Throwing money around at the end of the year is a product of a dumb budgeting process, not a govt. vs. private issue. I've worked at businesses where some units were funded the using the same process who did the same thing - coming in under budget, and squandering cash on things to avoid losing funding the next year.
Private organizations have this wonderful ability to fail if someone else can do the same job better and cheaper. This does not prevent subsets of a private organization form being wasteful, but if the organization as a whole is significantly more wasteful than their competition, they will lose.
TARP? GM? AIG? It seems like private organizations under a certain size threshold have the ability to fail if someone else can do the same job better and cheaper. Beyond a certain size, they are indistinguishable from government.
You have a valid point (although your examples not failing was the results of public action, not the private market). I think there is a trade off between economies of scale and "too big to fail". There is some size that is still too small to hide colossal mistakes, but big enough to streamline its processes.

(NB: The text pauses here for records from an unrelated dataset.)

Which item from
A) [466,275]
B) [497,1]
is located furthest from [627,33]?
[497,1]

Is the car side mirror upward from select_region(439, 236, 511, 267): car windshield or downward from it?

Yes, private orgs. can fail if someone can convince them to move to another party for their goods/services. Ideally - it happens occasionally, though not often.
Democratic societies can choose to elect better suited leaders for their governance to do the job better, and vote to improve their models of governance to be more effective and provide better services/efficiency. Ideally - it happens occasionally, though not often.
Voting with dollars works about as well as voting with ballots, though. People are driven by the exact same irrational drives and misinformation whether they're behaving as consumers or voters.